I have a 94 Ga16de, and want to know what is the highest I can advance timing on my stock motor- running regular Unleaded.


----------



## wes (Apr 30, 2002)

yab13e said:


> I have a 94 Ga16de, and want to know what is the highest I can advance timing on my stock motor- running regular Unleaded.

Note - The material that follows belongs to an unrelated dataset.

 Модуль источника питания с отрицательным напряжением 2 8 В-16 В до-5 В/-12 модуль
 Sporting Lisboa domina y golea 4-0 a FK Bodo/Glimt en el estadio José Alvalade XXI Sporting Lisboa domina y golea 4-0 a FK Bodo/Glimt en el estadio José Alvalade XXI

I wouldn't go over 10 degrees...


----------



## SteppinRazor (Jan 19, 2005)

yea...mine was set at 8* and now its at 10*...don't go over 10* if your gonna keep running reg unleaded


----------



## psuLemon (Apr 23, 2003)

check out www.sentra.net look in the motor section.


----------



## guam_boy00 (Mar 2, 2005)

I believe 8 degrees is maxing out and 4 degrees is to compensate power loss... 
4 degrees won't change anything or wont harm engine timing. but correct me if I'm wrong...


----------



## nissanfan60 (Jun 6, 2005)

well through my knowledge of the ga16 mines is up to 15 degrees but i must run on 93 octane but thats the true power for the ga16 it all depends if you want to run from light to light or long run. if you want long run leave the timing how it is and if you want a light to light race advance it to 15 degrees.


----------



## infazorak (Jun 18, 2005)

nissanfan60 said:


> well through my knowledge of the ga16 mines is up to 15 degrees but i must run on 93 octane but thats the true power for the ga16 it all depends if you want to run from light to light or long run. if you want long run leave the timing how it is and if you want a light to light race advance it to 15 degrees.

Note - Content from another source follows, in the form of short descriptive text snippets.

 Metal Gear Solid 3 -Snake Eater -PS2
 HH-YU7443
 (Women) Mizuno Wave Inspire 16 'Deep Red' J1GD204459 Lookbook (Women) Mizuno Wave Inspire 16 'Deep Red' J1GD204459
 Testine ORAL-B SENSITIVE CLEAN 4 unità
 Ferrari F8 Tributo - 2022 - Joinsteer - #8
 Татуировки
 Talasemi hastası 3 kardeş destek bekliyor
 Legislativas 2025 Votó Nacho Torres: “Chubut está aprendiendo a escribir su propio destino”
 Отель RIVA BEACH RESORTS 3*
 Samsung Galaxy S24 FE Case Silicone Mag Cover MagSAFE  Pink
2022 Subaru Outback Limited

Read Mike K's document on Sentra.net. Now, forgive me here folks, but I"m a novice at all this. It's my first car, and I've never done anything more complex on a car than a tune-up. 10 Deg TDC is the proper timing setting for optimal performance.

To change the timing, is there anything else I need to take into account? Modify the ECU, or anything else like that. Or can I set the timing to 10 deg and be done with it. 

Thanks in advance guys.
*Zorak Out*


----------



## wes (Apr 30, 2002)

infazorak said:


> Read Mike K's document on Sentra.net. Now, forgive me here folks, but I"m a novice at all this. It's my first car, and I've never done anything more complex on a car than a tune-up. 10 Deg TDC is the proper timing setting for optimal performance.
> 
> To change the timing, is there anything else I need to take into account? Modify the ECU, or anything else like that. Or can I set the timing to 10 deg and be done with it.
> 
> ...


Have you read the procedure on how to do this? If not then your question would be answered by reading it. Adjust it according to the FSM procedure and run premium fuel.


----------



## pimpride (Mar 28, 2005)

They only sell 91 octane around these parts. Is that enough to run 15 degrees timing on my GA16DE? Or could I use like and octane booster additive to make it 93?


----------



## wes (Apr 30, 2002)

pimpride said:


> They only sell 91 octane around these parts. Is that enough to run 15 degrees timing on my GA16DE? Or could I use like and octane booster additive to make it 93?


Many of the Cali. people run on 91, you'll have to try it and listen!


----------